От работенки такого рода Хеннинг без ума. Искать иголку в стоге сена. Под его личиной беспечного флегматика в случаях явно тупиковых поисков пробуждается настоящий Шерлок Холмс.
– Займусь-ка этим я, – говорит он, прицеливаясь пластиковым стаканчиком в мусорное ведро.
Ирен набирает цифры, написанные на животике Пьеро, в поисковик картотеки и открывает выскочившую карточку прибытия в Бухенвальд. В ней есть даже фотография молодого темноволосого человека. Его черные глаза, очень серьезные, устремлены в одну точку где-то над головой фотографа. Лицо Матиаса Барты, чехословацкого гражданина, обладает чертами древнейшей и печальной красоты.

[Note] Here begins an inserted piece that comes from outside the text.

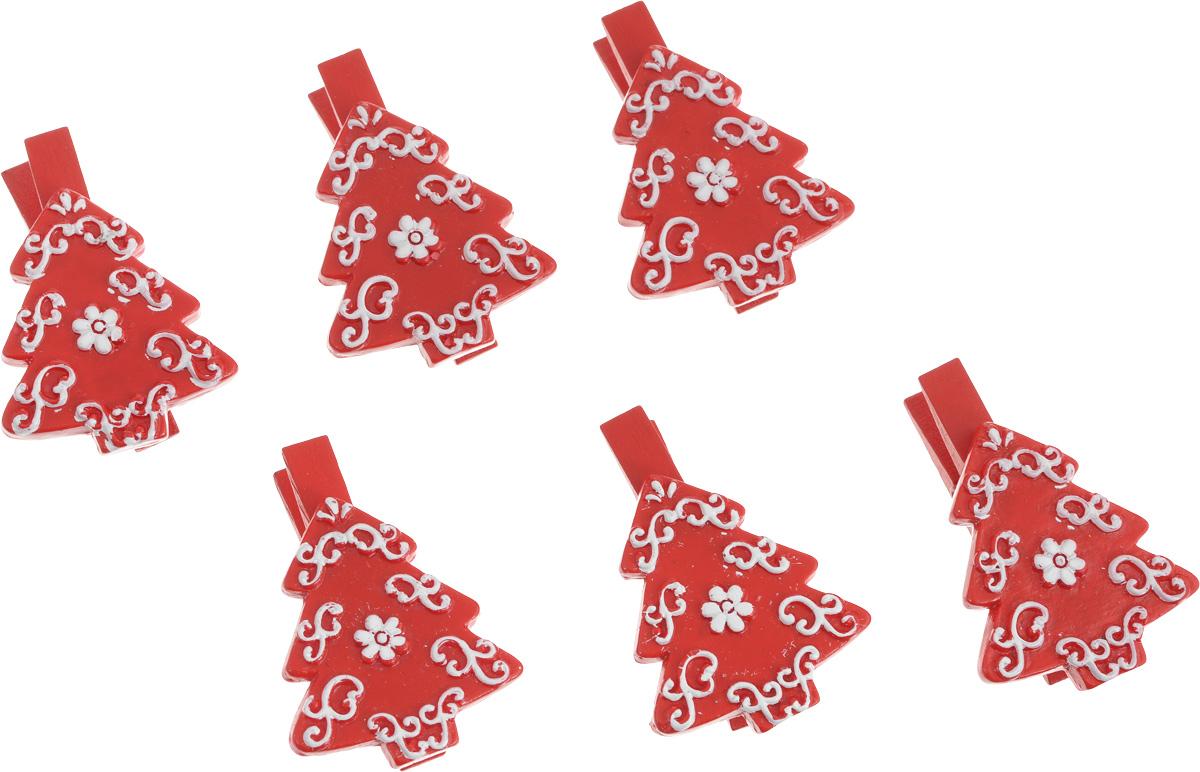 Набор новогодних декоративных украшений Lunten Ranta Елка, на прищепке, цвет: красный, 6 шт67649_елка красныйНабор Lunten Ranta Елка состоит из 6 декоративных украшений - прищепок, изготовленных из полирезины и дерева. Изделия станут прекрасным дополнением к оформлению вашего новогоднего интерьера. Они используются для развешивания стикеров на веревке, маленьких игрушек и многого другого. Оригинальность и веселые цвета прищепок будут радовать глаз и поднимут настроение. Длина прищепки: 5 см. Размер декоративного элемента прищепки: 3,5 х 4 см.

Арестованный в Польше в январе 1944-го, он был доставлен в варшавское отделение гестапо и уже через несколько дней перевезен в Бухенвальд. Ему еще не исполнилось двадцати пяти лет, он плотник и говорит, что у него не осталось семьи. Регистрируя его интернирование, секретарь лагеря отмечает: «Прибыл в Польшу с организацией Тодта[8]. Подозревается в нелегальной акции». Ему нашивают красный треугольник политических узников.
И снова ей видится тот силуэт в полосатой робе, склонившийся над Теодором, больным польским юношей, чтобы дать ему тряпичного Пьеро.
«Кем ты был, Матиас? Зачем писать свой номер на животе этой куклы, если ты хотел дать ее этому мальчугану? Чтобы он смог разыскать тебя после войны? В таком случае почему ты не написал свое имя?»
Доставленный в лагерь, он имел при себе только куртку, рубашку, брюки, сапоги, шапку и шейный платок. Но Пьеро было легко спрятать. В удостоверении на работу она читает, что Матиас Барта работал лесорубом. У эсэсовцев было чувство юмора: «Эй, так ты плотник. А ну-ка марш деревья рубить!» В любую погоду.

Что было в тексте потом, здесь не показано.